We each live out our contortion of the same shared truth.
We know how vile we can be when we are stressed, hungry, feeling abandoned or overwhelmed. At those moments, we have a desperate need for the world to slow down and appreciate that we are struggling. However strong people may appear, they struggle too, and when they upset us, they are very likely in pain.
We are hearing a frustrated expression of suffering from this other person and in the blink of an eye making it about our own afflictions. If we recognise this pattern, and take responsibility for it, we can, to some extent, be liberated from it.
Lower your expectations
Swaggering self-entitlement is chilling to behold and comes from an inflated level of expectation as to the extent to which others are likely to arrange every matter to one’s complete satisfaction.
Sometimes people will be hugely disappointing. This is, in our graph, the y axis of life itself, the slings and arrows of outrageous fortune. Life, we are told when we are first refused a toy in a shop by a sensible parent, is not fair. It is fortune, not fairness that we meet, and we should not expect justice.

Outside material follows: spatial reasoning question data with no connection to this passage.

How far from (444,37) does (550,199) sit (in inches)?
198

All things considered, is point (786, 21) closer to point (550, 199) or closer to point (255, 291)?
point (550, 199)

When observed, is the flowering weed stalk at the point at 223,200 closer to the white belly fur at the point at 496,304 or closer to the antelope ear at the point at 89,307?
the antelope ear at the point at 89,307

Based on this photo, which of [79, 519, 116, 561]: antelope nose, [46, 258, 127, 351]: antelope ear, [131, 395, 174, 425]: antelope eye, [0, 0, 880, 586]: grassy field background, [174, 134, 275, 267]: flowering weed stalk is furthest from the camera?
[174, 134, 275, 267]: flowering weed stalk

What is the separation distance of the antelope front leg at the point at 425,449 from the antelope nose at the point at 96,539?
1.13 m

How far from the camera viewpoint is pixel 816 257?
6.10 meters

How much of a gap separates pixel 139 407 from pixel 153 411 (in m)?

Think of everything, expect everything; even in good characters some unevenness will appear. Human nature begets hearts that are deceitful, that are ungrateful, that are covetous, that are undutiful. When you are about to pass judgement on one single man’s character, reflect upon the general mass.49
To lower our expectations is to greatly reduce our anger: if we don’t expect things to work out brilliantly, we’ll be less frustrated when they don’t.
It is simply the mental addition of the thought, ‘If nothing happens to the contrary’
As we get excited about a planned or expected future event, it’s a good thing to remind ourselves – unless it doesn’t work out.
The Stoics would not deny us feelings of excitement, but they would encourage us to retain this little reminder that we’re not ultimately in control. And this is done with a view to increasing our happiness.
Do not seek to have events happen to you as you want them to, but instead want them to happen as they do happen, and your life will go well.51
This is a brilliant bit of thinking. We can aim high, seek to change the world, yet always be satisfied with the outcome. The Stoics have taken the reclusive Epicurean instruction to desire only what you already have, and allowed it to be active, engaged and vital.
It may not come naturally in the moment, but our aim should be to abnegate this bloated, boorish self and move towards our apparent aggressor. Lowering our expectations of the people around us is not to live at their whim and let them ‘get away with anything’; it is to stop obtruding our stories and priorities upon those of others and then whining when they don’t match up. Anger is just proof of how unrealistic your expectations were.